═════ Extracted information ═════

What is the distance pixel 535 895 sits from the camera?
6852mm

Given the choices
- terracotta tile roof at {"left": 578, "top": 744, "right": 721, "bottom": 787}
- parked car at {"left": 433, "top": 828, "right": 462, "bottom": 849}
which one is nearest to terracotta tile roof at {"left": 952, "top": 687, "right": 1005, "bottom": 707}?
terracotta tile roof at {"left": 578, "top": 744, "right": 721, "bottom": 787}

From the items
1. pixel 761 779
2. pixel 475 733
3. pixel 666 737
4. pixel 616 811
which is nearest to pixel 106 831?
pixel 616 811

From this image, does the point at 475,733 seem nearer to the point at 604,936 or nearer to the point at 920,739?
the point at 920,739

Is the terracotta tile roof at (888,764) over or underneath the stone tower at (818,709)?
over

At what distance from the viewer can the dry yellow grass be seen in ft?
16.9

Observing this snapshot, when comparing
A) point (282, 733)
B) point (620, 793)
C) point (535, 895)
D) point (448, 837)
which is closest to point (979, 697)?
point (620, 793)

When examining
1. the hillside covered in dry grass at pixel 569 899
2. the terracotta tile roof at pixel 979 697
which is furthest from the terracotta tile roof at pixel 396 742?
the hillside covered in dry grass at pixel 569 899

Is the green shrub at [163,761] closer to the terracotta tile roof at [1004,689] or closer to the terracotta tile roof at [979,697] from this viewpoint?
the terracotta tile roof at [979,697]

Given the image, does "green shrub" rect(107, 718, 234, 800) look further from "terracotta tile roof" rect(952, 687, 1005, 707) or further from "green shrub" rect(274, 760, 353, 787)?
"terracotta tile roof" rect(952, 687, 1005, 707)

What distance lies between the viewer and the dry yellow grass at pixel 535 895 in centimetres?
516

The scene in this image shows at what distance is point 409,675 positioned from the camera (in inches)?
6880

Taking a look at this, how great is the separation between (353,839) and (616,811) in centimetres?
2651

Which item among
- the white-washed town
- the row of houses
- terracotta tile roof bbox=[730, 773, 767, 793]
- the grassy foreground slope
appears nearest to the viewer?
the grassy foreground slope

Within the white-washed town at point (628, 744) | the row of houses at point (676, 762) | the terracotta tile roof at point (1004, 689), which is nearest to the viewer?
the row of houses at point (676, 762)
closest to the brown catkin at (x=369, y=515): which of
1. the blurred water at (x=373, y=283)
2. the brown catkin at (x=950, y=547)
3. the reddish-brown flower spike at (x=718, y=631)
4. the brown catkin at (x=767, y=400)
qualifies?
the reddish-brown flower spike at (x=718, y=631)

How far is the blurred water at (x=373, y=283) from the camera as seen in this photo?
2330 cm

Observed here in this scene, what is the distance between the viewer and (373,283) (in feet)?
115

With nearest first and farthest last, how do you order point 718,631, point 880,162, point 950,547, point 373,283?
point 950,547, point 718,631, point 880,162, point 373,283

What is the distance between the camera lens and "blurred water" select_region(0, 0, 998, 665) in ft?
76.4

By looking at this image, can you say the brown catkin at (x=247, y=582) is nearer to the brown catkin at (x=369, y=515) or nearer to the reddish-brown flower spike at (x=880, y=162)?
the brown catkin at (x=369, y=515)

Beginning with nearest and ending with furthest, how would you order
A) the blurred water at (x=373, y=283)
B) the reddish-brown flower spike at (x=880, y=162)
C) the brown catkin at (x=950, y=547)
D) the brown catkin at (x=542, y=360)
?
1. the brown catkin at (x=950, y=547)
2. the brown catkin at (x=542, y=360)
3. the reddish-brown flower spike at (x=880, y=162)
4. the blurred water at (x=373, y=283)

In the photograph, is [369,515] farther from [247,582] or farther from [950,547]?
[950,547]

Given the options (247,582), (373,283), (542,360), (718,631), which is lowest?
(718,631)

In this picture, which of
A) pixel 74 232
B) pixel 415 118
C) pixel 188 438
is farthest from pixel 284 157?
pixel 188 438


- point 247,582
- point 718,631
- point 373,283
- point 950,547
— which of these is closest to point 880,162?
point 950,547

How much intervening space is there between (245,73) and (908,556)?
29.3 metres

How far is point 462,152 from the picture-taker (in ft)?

═════

* _Work to do_
Change "green shrub" to "leafy bush" everywhere in the entries above and give them again with nothing else altered.

* _Response to the task_
What is the distance pixel 535 895 sits from the camera?
6852mm

Given the choices
- terracotta tile roof at {"left": 578, "top": 744, "right": 721, "bottom": 787}
- parked car at {"left": 433, "top": 828, "right": 462, "bottom": 849}
which one is nearest to terracotta tile roof at {"left": 952, "top": 687, "right": 1005, "bottom": 707}?
terracotta tile roof at {"left": 578, "top": 744, "right": 721, "bottom": 787}

From the items
1. pixel 761 779
2. pixel 475 733
3. pixel 666 737
4. pixel 616 811
which is nearest to pixel 106 831?
pixel 616 811

From this image, does the point at 475,733 seem nearer to the point at 604,936 or nearer to the point at 920,739?
the point at 920,739

Is the terracotta tile roof at (888,764) over or underneath the stone tower at (818,709)?
over

At what distance from the viewer can the dry yellow grass be seen in ft?
16.9

Observing this snapshot, when comparing
A) point (282, 733)
B) point (620, 793)
C) point (535, 895)
D) point (448, 837)
which is closest to point (979, 697)?
point (620, 793)

When examining
1. the hillside covered in dry grass at pixel 569 899
2. the terracotta tile roof at pixel 979 697
which is furthest from the terracotta tile roof at pixel 396 742?
the hillside covered in dry grass at pixel 569 899

Is the leafy bush at [163,761] closer to the terracotta tile roof at [1004,689] or closer to the terracotta tile roof at [979,697] from this viewpoint?
the terracotta tile roof at [979,697]

Given the image, does "leafy bush" rect(107, 718, 234, 800) look further from "terracotta tile roof" rect(952, 687, 1005, 707) or further from "leafy bush" rect(274, 760, 353, 787)?
"terracotta tile roof" rect(952, 687, 1005, 707)

What distance lies between the viewer and the dry yellow grass at pixel 535 895 in centimetres?
516

The scene in this image shows at what distance is point 409,675 positioned from the camera (in inches)?
6880

Taking a look at this, how great is the separation between (353,839) and (616,811) in centimetres?
2651

Which item among
- the white-washed town
- the row of houses
- terracotta tile roof bbox=[730, 773, 767, 793]
- the grassy foreground slope
appears nearest to the viewer?
the grassy foreground slope

Within the white-washed town at point (628, 744) | the row of houses at point (676, 762) | the terracotta tile roof at point (1004, 689), which is nearest to the viewer?
the row of houses at point (676, 762)
closest to the brown catkin at (x=369, y=515): which of
1. the blurred water at (x=373, y=283)
2. the brown catkin at (x=950, y=547)
3. the reddish-brown flower spike at (x=718, y=631)
4. the brown catkin at (x=767, y=400)
qualifies?
the reddish-brown flower spike at (x=718, y=631)

How far is the blurred water at (x=373, y=283) from the camera as seen in this photo?
2330 cm

Observed here in this scene, what is the distance between the viewer and (373,283) (in feet)?
115

With nearest first and farthest last, how do you order point 718,631, point 880,162, point 950,547, point 373,283?
point 950,547, point 718,631, point 880,162, point 373,283

What is the distance between the camera lens and "blurred water" select_region(0, 0, 998, 665) in ft?
76.4

By looking at this image, can you say the brown catkin at (x=247, y=582) is nearer to the brown catkin at (x=369, y=515) or nearer to the reddish-brown flower spike at (x=880, y=162)?
the brown catkin at (x=369, y=515)

Beginning with nearest and ending with furthest, how would you order
A) the blurred water at (x=373, y=283)
B) the reddish-brown flower spike at (x=880, y=162)
C) the brown catkin at (x=950, y=547)
D) the brown catkin at (x=542, y=360)
?
1. the brown catkin at (x=950, y=547)
2. the brown catkin at (x=542, y=360)
3. the reddish-brown flower spike at (x=880, y=162)
4. the blurred water at (x=373, y=283)

In the photograph, is [369,515] farther from [247,582] or farther from [950,547]?
[950,547]

Given the options (247,582), (373,283), (542,360), (718,631), which is lowest?
(718,631)

In this picture, which of
A) pixel 74 232
B) pixel 415 118
C) pixel 188 438
is farthest from pixel 284 157?
pixel 188 438


- point 247,582
- point 718,631
- point 373,283
- point 950,547
— which of these is closest to point 880,162?
point 950,547

How much intervening space is there between (245,73) and (908,556)?
29.3 metres

How far is point 462,152 from the picture-taker (in ft)?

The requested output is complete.